(Spatial relation data)

-*-*-

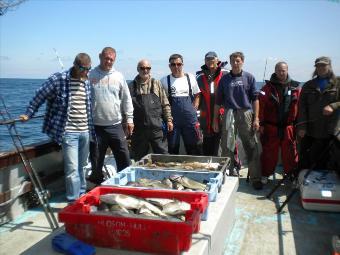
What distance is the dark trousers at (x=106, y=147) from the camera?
4703mm

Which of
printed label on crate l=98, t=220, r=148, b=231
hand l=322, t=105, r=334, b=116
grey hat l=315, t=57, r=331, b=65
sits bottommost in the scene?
printed label on crate l=98, t=220, r=148, b=231

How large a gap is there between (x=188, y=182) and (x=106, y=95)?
1661mm

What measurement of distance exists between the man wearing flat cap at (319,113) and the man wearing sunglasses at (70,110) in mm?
3044

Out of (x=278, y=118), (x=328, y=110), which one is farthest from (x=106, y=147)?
(x=328, y=110)

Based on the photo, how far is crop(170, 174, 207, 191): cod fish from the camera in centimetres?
359

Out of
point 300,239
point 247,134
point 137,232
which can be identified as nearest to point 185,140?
point 247,134

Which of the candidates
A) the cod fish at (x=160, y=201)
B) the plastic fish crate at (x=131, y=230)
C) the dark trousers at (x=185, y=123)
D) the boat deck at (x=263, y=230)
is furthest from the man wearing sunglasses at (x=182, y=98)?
the plastic fish crate at (x=131, y=230)

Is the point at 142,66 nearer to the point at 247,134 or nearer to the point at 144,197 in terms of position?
the point at 247,134

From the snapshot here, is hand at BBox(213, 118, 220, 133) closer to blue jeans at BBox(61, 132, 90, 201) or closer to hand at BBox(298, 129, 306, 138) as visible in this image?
hand at BBox(298, 129, 306, 138)

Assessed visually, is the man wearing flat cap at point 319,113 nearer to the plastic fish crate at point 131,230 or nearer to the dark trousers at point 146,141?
the dark trousers at point 146,141

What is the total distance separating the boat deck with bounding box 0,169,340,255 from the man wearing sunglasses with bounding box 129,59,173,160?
1.42 meters

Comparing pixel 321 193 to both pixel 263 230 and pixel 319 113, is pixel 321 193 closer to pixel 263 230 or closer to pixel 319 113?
pixel 263 230

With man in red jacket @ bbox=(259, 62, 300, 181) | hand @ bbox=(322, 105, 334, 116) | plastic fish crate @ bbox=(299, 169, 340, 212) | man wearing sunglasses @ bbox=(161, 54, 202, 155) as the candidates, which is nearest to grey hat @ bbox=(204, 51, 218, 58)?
man wearing sunglasses @ bbox=(161, 54, 202, 155)

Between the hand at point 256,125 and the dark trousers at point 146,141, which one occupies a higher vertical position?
the hand at point 256,125
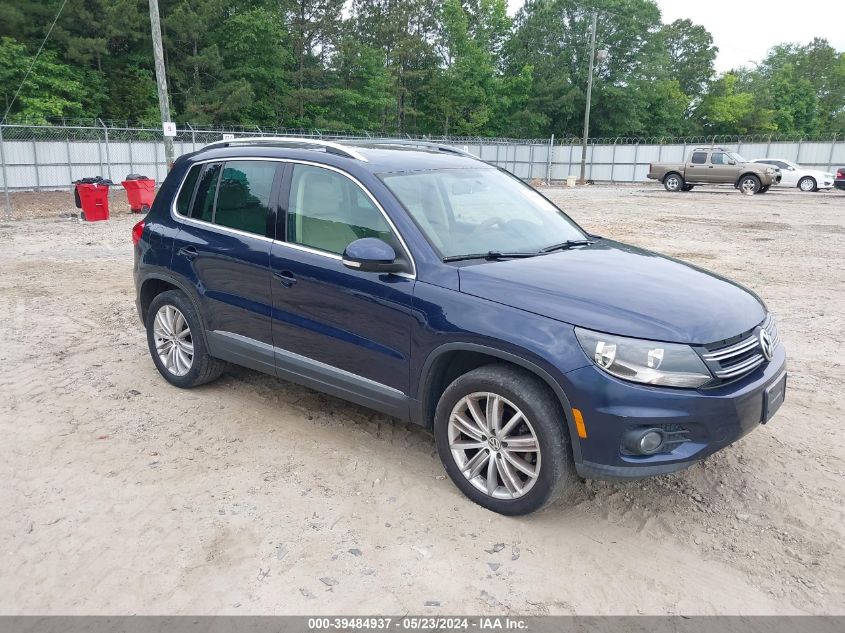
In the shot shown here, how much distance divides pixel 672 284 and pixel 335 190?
2076 millimetres

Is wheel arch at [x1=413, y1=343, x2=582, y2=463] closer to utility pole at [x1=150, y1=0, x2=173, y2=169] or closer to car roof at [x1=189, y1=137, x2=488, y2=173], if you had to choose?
car roof at [x1=189, y1=137, x2=488, y2=173]

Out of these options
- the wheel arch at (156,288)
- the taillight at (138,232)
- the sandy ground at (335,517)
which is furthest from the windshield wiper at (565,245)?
the taillight at (138,232)

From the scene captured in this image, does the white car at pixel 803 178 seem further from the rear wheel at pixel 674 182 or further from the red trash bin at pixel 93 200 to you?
the red trash bin at pixel 93 200

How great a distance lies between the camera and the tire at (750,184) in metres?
28.0

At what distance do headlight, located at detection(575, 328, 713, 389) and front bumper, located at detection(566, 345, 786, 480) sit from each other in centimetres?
4

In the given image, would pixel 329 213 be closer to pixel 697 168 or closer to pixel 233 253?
pixel 233 253

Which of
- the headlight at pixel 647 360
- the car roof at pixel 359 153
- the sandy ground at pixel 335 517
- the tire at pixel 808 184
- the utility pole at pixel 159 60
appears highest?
the utility pole at pixel 159 60

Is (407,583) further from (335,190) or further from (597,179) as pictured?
(597,179)

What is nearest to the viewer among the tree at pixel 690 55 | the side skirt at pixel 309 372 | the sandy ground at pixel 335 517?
the sandy ground at pixel 335 517

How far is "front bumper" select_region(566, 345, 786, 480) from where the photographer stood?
3160 mm

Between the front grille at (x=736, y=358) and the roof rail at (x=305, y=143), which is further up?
the roof rail at (x=305, y=143)

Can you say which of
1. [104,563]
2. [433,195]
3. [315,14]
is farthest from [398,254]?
[315,14]

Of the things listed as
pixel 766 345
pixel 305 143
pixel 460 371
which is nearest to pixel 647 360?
pixel 766 345

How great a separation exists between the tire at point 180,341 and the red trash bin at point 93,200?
1341 centimetres
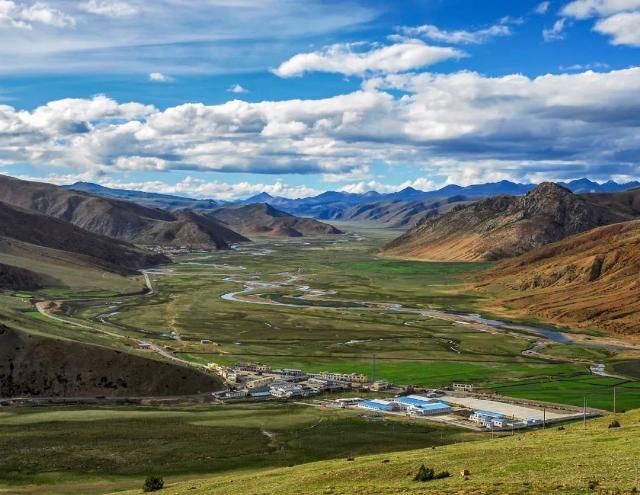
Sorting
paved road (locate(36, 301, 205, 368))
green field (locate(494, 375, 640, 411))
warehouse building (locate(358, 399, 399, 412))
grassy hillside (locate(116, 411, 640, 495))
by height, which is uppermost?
grassy hillside (locate(116, 411, 640, 495))

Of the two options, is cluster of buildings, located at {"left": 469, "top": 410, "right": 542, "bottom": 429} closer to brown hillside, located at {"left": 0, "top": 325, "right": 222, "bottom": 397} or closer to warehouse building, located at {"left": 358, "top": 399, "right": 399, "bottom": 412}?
warehouse building, located at {"left": 358, "top": 399, "right": 399, "bottom": 412}

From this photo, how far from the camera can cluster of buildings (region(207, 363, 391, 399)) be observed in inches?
4710

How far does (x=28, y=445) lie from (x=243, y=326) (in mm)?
114828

-*-*-

**What needs to be done:**
Copy the records from the line containing "Is (407,583) further" through the end of the records, both included, substituting "garbage can" for "red trash bin" and changing nothing else. Leave the pictures out.

**Result of this task:**
Is (407,583) further from (335,190) or further from (597,179) as pictured?
(597,179)

What is nearest to the viewer among the tree at pixel 690 55 | the side skirt at pixel 309 372 | the sandy ground at pixel 335 517?
the sandy ground at pixel 335 517

How far is "front bumper" select_region(566, 345, 786, 480) from where the photographer stood?
3160 mm

Between the front grille at (x=736, y=358) and the roof rail at (x=305, y=143), which is further up?
the roof rail at (x=305, y=143)

Can you say which of
1. [104,563]
2. [433,195]
3. [315,14]
is farthest from [398,254]?
[315,14]

Of the things listed as
pixel 766 345
pixel 305 143
pixel 460 371
which is nearest to pixel 647 360?
pixel 766 345

How great a separation exists between the tire at point 180,341 and the garbage can at point 93,200?
1341 centimetres
Sorting
paved road (locate(36, 301, 205, 368))
green field (locate(494, 375, 640, 411))
warehouse building (locate(358, 399, 399, 412))
grassy hillside (locate(116, 411, 640, 495))
by height, which is uppermost?
grassy hillside (locate(116, 411, 640, 495))

Of the two options, is cluster of buildings, located at {"left": 469, "top": 410, "right": 542, "bottom": 429} closer to brown hillside, located at {"left": 0, "top": 325, "right": 222, "bottom": 397} or closer to warehouse building, located at {"left": 358, "top": 399, "right": 399, "bottom": 412}?
warehouse building, located at {"left": 358, "top": 399, "right": 399, "bottom": 412}

From this photo, how far from the camera can cluster of buildings (region(207, 363, 391, 399)) be observed in inches?
4710

How far does (x=28, y=445) lie from (x=243, y=326) (in mm)?
114828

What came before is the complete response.